---------- Supplied records ----------

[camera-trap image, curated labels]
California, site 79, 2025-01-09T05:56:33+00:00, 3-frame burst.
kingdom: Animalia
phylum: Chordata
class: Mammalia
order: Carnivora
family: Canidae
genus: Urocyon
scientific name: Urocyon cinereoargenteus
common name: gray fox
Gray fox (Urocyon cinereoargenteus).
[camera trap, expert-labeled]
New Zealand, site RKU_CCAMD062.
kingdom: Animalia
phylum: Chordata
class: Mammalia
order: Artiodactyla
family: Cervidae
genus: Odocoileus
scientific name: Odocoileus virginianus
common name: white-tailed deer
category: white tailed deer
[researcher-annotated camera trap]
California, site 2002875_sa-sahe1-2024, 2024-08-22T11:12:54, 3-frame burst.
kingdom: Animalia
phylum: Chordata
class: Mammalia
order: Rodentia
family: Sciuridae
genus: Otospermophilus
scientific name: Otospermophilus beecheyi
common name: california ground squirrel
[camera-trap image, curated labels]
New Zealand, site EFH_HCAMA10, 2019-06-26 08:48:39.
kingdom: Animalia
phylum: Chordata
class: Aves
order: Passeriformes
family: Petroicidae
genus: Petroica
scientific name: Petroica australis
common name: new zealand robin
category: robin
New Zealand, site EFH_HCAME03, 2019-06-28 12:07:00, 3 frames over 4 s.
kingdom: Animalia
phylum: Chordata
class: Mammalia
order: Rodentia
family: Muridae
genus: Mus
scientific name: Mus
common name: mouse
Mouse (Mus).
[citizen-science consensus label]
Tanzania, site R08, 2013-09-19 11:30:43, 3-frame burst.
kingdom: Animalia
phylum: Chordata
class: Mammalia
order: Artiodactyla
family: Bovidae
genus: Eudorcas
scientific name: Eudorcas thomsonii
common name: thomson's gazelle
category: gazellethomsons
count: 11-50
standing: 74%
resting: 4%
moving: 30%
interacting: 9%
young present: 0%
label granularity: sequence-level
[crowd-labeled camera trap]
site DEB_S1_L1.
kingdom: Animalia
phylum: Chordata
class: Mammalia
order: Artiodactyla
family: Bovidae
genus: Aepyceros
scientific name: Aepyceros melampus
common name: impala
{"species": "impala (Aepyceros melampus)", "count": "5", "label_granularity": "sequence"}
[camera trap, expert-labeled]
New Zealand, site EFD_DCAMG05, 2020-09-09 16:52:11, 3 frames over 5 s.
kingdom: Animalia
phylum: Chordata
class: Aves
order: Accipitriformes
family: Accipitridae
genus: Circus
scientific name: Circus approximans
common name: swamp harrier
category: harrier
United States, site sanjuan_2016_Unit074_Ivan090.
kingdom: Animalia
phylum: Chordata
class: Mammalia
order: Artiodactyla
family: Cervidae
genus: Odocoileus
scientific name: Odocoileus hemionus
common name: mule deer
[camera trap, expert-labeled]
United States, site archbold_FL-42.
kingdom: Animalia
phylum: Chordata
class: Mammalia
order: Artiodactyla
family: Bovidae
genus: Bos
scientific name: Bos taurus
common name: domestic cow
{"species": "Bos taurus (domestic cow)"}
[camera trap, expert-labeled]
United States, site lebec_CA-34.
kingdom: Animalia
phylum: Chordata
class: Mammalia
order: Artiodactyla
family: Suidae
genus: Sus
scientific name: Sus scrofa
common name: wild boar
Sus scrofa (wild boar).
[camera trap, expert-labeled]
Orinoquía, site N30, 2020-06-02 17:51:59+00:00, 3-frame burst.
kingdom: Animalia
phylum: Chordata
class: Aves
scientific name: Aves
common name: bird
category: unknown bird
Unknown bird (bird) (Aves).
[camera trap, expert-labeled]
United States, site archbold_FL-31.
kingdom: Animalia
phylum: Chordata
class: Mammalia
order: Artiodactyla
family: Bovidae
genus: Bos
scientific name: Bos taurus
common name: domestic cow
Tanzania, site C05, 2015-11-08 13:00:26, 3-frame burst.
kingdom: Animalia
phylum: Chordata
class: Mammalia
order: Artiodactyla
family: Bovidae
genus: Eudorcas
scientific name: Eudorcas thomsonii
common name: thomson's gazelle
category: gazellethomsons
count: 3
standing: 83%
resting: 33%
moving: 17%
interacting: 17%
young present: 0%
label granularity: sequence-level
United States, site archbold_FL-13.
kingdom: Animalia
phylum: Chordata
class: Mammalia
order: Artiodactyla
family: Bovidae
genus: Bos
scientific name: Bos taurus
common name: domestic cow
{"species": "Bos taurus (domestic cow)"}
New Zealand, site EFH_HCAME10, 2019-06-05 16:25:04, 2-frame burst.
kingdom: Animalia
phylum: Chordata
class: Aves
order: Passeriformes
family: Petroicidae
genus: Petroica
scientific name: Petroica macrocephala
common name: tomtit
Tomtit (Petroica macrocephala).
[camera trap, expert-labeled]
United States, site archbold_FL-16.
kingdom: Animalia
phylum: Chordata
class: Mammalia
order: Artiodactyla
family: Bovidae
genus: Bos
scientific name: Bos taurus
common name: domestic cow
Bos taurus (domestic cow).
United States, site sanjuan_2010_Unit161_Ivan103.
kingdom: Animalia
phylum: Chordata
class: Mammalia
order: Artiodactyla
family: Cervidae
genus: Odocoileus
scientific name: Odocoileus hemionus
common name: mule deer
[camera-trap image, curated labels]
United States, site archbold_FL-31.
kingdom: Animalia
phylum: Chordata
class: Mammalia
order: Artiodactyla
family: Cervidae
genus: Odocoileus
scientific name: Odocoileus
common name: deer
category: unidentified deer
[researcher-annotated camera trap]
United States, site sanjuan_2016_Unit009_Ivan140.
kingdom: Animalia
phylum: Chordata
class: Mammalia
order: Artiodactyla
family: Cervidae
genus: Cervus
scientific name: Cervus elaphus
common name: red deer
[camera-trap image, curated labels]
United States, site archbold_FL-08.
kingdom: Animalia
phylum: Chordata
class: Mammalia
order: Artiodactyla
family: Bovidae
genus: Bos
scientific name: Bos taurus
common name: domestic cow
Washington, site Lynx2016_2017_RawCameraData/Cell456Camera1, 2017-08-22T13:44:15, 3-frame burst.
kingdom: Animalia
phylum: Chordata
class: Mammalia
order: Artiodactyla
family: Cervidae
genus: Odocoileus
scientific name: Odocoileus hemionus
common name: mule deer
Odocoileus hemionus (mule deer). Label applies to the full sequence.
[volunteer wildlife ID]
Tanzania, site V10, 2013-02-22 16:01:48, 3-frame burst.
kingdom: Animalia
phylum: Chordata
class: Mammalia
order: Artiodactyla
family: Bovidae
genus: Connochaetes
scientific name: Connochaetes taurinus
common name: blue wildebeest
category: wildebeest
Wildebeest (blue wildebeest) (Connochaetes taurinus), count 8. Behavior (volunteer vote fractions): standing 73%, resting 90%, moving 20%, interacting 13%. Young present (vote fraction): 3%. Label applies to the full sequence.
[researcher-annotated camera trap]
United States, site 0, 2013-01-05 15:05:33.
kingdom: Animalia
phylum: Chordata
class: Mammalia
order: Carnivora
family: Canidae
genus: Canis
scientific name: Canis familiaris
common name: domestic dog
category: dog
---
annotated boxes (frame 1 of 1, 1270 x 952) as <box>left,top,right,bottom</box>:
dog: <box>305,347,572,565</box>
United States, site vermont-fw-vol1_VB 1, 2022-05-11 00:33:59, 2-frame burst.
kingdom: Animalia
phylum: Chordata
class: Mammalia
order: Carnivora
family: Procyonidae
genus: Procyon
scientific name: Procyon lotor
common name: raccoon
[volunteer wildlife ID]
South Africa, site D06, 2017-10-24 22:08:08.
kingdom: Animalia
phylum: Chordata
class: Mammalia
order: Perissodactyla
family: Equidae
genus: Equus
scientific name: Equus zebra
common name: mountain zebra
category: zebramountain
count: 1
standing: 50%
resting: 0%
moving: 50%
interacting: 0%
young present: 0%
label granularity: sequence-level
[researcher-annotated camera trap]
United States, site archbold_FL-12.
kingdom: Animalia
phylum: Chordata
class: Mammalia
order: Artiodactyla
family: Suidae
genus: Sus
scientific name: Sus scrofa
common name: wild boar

----------

- _Assignment_: When you answer, output each line of the data exactly as given, from its first line up to and including the one with "2024-08-22T11:12:54, 3-frame burst.".

- _Output_:
[camera-trap image, curated labels]
California, site 79, 2025-01-09T05:56:33+00:00, 3-frame burst.
kingdom: Animalia
phylum: Chordata
class: Mammalia
order: Carnivora
family: Canidae
genus: Urocyon
scientific name: Urocyon cinereoargenteus
common name: gray fox
Gray fox (Urocyon cinereoargenteus).
[camera trap, expert-labeled]
New Zealand, site RKU_CCAMD062.
kingdom: Animalia
phylum: Chordata
class: Mammalia
order: Artiodactyla
family: Cervidae
genus: Odocoileus
scientific name: Odocoileus virginianus
common name: white-tailed deer
category: white tailed deer
[researcher-annotated camera trap]
California, site 2002875_sa-sahe1-2024, 2024-08-22T11:12:54, 3-frame burst.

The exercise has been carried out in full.